Text shown:

┌──

Also quoting from the other link I posted (https://www.aussiestockforums.com/forums/showpost.php?p=9989&postcount=27) it didn't take much of a rate rise (6%) for the Japanese property to go bust.

"After the September 1985 Plaza Accord, the yen's appreciation hit the export sector hard, reducing economic growth from 4.4 percent in 1985 to 2.9 percent in 1986 (EIU 2001). The government attempted to offset the stronger yen by drastically easing monetary policy between January 1986 and February 1987. During this period, the Bank of Japan (BOJ) cut the discount rate in half from 5 percent to 2.5 percent. Following the economic stimulus, asset prices in the real estate and stock markets inflated, creating one of the biggest financial bubbles in history. The government responded by tightening monetary policy, raising rates five times, to 6 percent in 1989 and 1990. After these increases, the market collapsed.

The Nikkei stock market index fell more than 60 percent-from a high of 40,000 at the end of 1989 to under 15,000 by 1992. It rose somewhat during the mid-1990s on hopes that the economy would soon recover, but as the economic outlook continued to worsen, share prices again fell. The Nikkei fell below 12,000 by March 2001. Real estate prices also plummeted during the recession-by 80 percent from 1991 to 1998 (Herbener 1999)."

Although the interest rate rise rose by over 100% in Japan, 6% is still low.  Even though Japan is a different kettle of fish compared to Japan, Japan sounds very similar to the current US situation (battling inflation).  We won't experience the same amount of pain but if if inflation becomes a big worry, a rates rise to 6% (.5% increase) would mean a lot of people could be left hurting.  As austrian theory points out, the longer the delay in going through the pain and the necessary recession/correction, the bigger the blow up.  Also look at the result of the effect it had on the Japanese stock market.  As said before, different kettle of fish compared to Australia but we do have an over inflated property boom.

└──

Task requirements:
1) Put this sentence from the forum post on Japan's asset bubble into Spanish: "During this period, the Bank of Japan (BOJ) cut the discount rate in half from 5 percent to 2.5 percent."
2) List each level of the Nikkei stock market index that the forum post on Japan's asset bubble gives.
3) Repeat the forum post on Japan's asset bubble word for word, between "Also quoting from" and "to go bust.", inclusive.
The material after this point isn't needed for anything here.

Data shown:
┌──

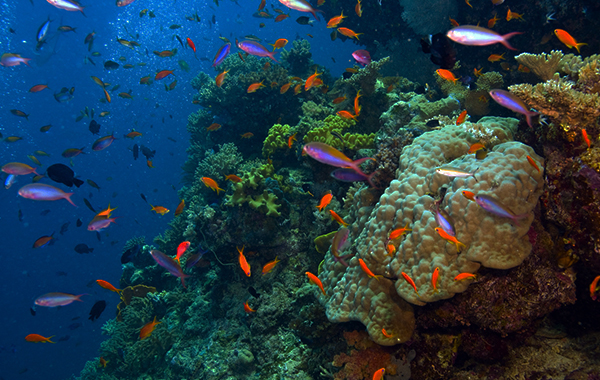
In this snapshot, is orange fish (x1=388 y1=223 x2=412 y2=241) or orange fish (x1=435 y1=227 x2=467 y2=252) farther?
orange fish (x1=388 y1=223 x2=412 y2=241)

└──

Answer list:
1) Durante este período, el Banco de Japón (BOJ) redujo la tasa de descuento a la mitad, del 5 por ciento al 2,5 por ciento.

2)
- 40,000 (the high at the end of 1989)
- 15,000 (it fell under this by 1992)
- 12,000 (it fell below this by March 2001)

3)
Also quoting from the other link I posted (https://www.aussiestockforums.com/forums/showpost.php?p=9989&postcount=27) it didn't take much of a rate rise (6%) for the Japanese property to go bust.